**Extracted data**
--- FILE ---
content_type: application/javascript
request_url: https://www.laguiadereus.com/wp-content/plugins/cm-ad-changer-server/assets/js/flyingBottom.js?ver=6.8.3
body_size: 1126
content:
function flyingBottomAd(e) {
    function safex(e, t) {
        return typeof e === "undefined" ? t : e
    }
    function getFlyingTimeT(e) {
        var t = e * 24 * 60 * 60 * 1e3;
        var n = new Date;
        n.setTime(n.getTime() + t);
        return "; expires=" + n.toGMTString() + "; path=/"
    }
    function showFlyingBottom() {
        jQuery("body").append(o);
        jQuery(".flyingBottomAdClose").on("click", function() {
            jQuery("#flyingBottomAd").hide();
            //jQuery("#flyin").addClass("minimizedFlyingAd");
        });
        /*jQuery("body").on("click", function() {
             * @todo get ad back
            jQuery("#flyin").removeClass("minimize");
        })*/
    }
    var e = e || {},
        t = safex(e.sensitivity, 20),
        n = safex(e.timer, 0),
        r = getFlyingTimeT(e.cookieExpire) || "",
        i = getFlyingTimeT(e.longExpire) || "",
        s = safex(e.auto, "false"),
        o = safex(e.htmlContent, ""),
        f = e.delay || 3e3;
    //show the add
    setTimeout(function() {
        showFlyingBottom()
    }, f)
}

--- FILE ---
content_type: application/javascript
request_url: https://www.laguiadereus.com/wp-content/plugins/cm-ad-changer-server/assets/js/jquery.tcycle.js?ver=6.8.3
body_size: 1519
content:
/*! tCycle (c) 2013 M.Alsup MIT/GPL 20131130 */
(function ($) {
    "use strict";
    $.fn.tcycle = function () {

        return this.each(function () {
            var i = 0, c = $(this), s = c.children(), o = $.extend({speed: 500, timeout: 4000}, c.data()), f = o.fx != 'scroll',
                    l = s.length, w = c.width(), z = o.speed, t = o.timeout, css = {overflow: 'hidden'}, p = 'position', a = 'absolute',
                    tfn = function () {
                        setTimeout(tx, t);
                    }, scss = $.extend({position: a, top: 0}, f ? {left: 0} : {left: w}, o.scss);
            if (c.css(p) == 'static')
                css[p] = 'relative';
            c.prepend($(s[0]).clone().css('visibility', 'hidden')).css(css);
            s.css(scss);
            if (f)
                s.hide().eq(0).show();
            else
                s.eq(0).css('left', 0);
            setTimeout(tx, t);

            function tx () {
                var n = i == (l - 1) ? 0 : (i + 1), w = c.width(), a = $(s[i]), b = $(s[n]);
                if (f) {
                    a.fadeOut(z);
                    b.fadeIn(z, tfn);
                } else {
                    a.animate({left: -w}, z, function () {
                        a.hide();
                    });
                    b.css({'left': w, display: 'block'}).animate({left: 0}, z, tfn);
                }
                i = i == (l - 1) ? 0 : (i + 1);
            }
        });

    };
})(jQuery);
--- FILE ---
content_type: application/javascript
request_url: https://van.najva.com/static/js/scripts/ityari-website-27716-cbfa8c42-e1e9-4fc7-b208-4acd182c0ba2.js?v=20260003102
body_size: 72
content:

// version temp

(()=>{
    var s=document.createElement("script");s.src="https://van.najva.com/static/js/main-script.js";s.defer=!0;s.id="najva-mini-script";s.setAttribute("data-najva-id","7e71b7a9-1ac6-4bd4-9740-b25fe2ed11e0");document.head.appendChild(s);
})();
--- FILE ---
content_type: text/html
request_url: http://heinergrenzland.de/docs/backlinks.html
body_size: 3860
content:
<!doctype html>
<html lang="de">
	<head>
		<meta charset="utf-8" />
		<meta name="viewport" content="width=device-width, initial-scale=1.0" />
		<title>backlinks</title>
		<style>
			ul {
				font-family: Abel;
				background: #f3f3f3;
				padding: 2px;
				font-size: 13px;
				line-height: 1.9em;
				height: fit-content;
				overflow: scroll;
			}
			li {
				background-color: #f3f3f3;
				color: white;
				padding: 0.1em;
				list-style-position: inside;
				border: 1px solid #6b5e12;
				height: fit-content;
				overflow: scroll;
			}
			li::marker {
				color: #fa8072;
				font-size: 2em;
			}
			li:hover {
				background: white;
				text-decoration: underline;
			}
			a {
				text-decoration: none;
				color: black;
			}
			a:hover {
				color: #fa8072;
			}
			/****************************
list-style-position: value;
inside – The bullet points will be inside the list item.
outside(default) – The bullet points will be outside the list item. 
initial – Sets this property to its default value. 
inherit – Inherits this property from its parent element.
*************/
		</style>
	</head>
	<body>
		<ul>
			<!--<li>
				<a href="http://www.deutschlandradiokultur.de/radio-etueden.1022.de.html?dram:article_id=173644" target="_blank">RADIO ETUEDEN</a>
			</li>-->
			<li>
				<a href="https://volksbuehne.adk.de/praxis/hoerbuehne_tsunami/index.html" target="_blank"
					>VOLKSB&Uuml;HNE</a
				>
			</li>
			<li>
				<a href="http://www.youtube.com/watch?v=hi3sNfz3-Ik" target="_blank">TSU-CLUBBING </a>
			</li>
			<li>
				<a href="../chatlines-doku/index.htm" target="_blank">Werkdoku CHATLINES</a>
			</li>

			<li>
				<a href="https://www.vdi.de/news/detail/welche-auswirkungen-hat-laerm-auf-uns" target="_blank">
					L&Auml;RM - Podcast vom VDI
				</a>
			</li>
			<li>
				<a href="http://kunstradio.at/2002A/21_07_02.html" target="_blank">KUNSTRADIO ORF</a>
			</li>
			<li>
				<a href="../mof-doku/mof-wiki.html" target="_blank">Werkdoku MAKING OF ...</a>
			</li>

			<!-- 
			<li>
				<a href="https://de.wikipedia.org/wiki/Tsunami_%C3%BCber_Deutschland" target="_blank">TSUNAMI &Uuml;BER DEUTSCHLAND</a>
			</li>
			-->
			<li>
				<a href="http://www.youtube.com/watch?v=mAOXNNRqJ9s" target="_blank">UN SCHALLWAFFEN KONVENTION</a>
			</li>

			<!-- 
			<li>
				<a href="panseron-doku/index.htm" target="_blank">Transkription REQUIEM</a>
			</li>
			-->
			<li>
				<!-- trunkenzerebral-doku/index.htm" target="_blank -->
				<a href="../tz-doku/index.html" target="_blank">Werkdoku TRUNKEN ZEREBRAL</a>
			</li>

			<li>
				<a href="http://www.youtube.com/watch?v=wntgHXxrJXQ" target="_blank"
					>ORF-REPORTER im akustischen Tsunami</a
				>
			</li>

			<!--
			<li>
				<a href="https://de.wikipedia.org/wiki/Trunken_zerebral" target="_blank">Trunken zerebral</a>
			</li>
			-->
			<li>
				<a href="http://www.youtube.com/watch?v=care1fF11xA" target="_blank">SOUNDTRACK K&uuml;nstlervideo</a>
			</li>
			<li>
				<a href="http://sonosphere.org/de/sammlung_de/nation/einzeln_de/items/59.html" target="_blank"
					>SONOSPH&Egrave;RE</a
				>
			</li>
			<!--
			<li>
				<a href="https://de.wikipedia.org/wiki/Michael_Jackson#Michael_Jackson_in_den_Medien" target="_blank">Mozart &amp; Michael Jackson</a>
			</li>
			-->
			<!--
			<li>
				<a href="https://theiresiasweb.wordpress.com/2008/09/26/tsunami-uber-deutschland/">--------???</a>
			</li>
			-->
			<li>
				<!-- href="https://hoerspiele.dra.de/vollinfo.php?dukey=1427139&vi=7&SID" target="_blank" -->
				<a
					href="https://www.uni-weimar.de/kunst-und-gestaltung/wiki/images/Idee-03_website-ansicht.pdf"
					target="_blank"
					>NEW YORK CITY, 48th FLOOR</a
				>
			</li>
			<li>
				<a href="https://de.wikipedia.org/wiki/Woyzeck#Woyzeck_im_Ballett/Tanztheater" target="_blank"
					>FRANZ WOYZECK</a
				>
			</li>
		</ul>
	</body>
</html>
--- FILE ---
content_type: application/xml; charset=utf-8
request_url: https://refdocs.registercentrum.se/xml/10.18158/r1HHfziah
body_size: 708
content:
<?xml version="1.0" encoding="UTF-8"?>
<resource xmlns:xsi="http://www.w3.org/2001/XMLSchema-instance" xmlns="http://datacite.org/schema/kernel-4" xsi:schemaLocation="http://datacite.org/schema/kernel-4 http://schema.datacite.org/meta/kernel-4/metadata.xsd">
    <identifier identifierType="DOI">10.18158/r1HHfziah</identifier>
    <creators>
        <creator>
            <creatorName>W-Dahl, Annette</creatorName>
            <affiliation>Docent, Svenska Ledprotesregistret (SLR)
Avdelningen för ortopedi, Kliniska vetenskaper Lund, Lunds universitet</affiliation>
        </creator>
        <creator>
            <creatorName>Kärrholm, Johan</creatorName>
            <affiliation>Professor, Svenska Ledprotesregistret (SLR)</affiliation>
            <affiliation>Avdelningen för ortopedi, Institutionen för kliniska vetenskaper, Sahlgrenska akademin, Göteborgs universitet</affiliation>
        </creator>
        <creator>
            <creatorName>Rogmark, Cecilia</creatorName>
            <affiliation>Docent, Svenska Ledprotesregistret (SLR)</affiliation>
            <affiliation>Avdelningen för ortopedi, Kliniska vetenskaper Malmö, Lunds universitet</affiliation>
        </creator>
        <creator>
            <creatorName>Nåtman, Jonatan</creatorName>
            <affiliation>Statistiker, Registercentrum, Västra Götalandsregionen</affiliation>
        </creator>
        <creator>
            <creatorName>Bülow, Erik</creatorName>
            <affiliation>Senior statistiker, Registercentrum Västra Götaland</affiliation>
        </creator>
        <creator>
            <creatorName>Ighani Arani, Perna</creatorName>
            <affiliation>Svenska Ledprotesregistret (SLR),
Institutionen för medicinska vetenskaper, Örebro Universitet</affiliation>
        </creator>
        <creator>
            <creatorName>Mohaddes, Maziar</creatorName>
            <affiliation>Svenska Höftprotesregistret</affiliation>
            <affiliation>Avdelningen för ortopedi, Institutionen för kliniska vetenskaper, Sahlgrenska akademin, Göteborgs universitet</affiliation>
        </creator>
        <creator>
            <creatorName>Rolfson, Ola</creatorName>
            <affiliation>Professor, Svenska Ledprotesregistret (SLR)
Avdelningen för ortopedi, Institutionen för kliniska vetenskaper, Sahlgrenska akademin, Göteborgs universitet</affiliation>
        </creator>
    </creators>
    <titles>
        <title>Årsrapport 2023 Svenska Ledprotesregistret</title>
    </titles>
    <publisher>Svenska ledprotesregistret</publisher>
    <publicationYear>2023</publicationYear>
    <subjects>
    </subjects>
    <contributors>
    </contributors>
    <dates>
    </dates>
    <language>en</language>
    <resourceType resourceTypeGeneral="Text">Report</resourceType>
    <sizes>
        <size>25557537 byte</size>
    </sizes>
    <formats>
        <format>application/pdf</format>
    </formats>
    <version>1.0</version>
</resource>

**Exercise aim**
Using the entries above, give back exactly the line containing "return this.each(function ()", the line containing "var i = 0, c", and every line between them, and nothing else.

**Exercise result**
        return this.each(function () {
            var i = 0, c = $(this), s = c.children(), o = $.extend({speed: 500, timeout: 4000}, c.data()), f = o.fx != 'scroll',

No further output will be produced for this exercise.